25

155 25 55
                                    

"Kalian semua tahu mengapa aku mengumpulkan kalian berempat di ruang khusus ini?" suara Fathir yang terlampau berat dan menyeramkan itu membuat empat pria yang kini tengah berdiri kaku di hadapannya terlihat ketakutan. Keringat-keringat mereka mengilap di tengah suasana penerangan yang redup, sambil mengangguk pasrah atas apa yang akan mereka terima nanti. Mereka tahu betul di mana mereka sedang berdiri. Di ruang hukuman.

"Apa kalian kehilangan mulut kalian?" desis Fathir. "Jawab!" teriaknya.

"Tahu," balas mereka dengan gemetar. Salah satu di antara mereka bahkan menunduk serendah-rendahnya pada Fathir. Ia jelas tahu apa yang tengah pria itu pikirkan—apalagi kalau bukan nasibnya untuk memimpin keluarganya. Dan semua orang di tempat ini tahu apa artinya orang-orang yang sudah berada di dalam ruangan ini. Lumpuh atau mati.

"Kalian membahayakan rencana yang telah aku buat," ucapnya dingin, semakin menusuk keempat pria yang kini semakin pucat pasi, "Dan membuat beberapa rencanaku berantakan."

"Hampir saja kalian menghanguskan senjata utamaku," lanjutnya. "Dan kalian tahu apa dampaknya?"

Setelah melihat anggukan yang membuatnya sedikit geram, Fathir melanjutkan. "Pemerintahan mendapat jejak kita melalui sisa-sisa bom itu! Apa kalian bodoh sampai-sampai tidak tahu di mana seharusnya kalian meletakkan bom itu dan jenis bom apa yang kalian pakai, hah?!"

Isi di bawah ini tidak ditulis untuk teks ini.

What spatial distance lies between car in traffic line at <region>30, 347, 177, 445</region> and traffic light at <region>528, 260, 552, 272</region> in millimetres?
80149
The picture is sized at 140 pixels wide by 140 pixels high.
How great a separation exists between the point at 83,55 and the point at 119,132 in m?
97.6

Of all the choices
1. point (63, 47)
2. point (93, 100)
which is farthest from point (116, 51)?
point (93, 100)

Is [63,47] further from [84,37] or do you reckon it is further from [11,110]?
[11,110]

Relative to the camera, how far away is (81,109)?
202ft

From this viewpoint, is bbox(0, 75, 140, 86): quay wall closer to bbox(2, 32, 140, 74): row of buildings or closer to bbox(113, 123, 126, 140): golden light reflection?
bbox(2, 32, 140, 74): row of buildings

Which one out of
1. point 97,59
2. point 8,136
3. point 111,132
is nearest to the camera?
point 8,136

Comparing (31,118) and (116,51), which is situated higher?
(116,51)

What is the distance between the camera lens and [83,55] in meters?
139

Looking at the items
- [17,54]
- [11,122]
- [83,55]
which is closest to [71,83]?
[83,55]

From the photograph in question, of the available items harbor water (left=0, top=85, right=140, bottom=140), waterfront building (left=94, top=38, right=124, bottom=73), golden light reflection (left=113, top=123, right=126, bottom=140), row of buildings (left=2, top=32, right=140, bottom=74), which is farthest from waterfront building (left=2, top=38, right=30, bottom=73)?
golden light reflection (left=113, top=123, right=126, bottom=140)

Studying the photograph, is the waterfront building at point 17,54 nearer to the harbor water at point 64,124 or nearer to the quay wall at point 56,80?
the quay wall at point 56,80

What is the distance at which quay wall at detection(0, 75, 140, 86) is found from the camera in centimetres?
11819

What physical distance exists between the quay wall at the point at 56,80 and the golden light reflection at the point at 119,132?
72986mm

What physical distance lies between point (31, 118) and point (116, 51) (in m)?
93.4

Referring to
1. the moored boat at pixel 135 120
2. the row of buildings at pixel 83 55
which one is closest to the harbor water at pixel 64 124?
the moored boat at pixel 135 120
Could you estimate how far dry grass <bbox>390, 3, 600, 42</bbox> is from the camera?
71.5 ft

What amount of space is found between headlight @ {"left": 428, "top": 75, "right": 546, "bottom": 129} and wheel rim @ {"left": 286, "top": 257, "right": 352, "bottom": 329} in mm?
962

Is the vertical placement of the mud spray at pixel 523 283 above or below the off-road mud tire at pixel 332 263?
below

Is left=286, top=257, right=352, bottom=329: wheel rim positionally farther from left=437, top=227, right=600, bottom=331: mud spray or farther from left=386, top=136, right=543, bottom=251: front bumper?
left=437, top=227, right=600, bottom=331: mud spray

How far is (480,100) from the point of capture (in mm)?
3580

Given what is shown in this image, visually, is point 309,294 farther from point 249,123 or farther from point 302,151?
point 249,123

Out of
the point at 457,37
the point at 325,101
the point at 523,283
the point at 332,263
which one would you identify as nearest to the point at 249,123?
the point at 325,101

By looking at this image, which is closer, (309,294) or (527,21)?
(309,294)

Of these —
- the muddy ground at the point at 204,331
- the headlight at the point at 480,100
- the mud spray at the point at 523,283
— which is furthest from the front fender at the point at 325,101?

Mereka terdiam mendapat amarah dan makian Fathir. Kini, kesimpulan mereka sama; mereka semua akan mati.

Fathir berdiri, menopang tangannya di atas meja sambil tersenyum miring. "Beruntungnya dua mainanku itu tidak mati," ia terkekeh, "Kalian yang harus menanggungnya. Kalian yang harus mati karena kecerobohan kalian semua. Itu kesepakatan kita dari awal, bukan?"

Ucapan Fathir membuat mereka memejamkan mata, meneguk salivanya sendiri yang kini terasa pahit dan sulit ia telan. Tidak ada yang bisa mereka lakukan selain menerima konsekuensi itu.

"Baiklah—"

"Kumohon, Tuan. Jangan bunuh kami! Kami bisa membantumu untuk menghadapi akibat dari apa yang kami lakukan," lirih pria berkepala tiga itu.

Di tempatnya, Fathir mengangkat sebelah alisnya. Ia jelas-jelas tertarik dengan apa yang dikatakan oleh anak buahnya itu.

"Maksudmu, Alfred?"

Mata pria itu berkaca-kaca. "Aku mengenal Arthur, dan mungkin ia serta teman-temannya itu bisa membantu kita."

"Kenapa kau berpikir jika Arthur bisa membantu kita?"

"Dia–" ucapannya terhenti sebentar, ragu untuk mengungkapkan sesuatu yang ia sendiri pun tidak yakin apakah Arthur mau menerima permintaannya atau tidak, "–dia pandai berperang. Dia anggota Kamvoor."

Kedua sudut bibir Fathir bergerak naik, membentuk sebuah senyuman. "Kamvoor?" gumam Fathir yang setelah itu diikuti oleh tawa kecilnya, "Aku sedikit tertarik. Apa ini bukan lelucon terakhirmu sebelum kau mati, Sobat?"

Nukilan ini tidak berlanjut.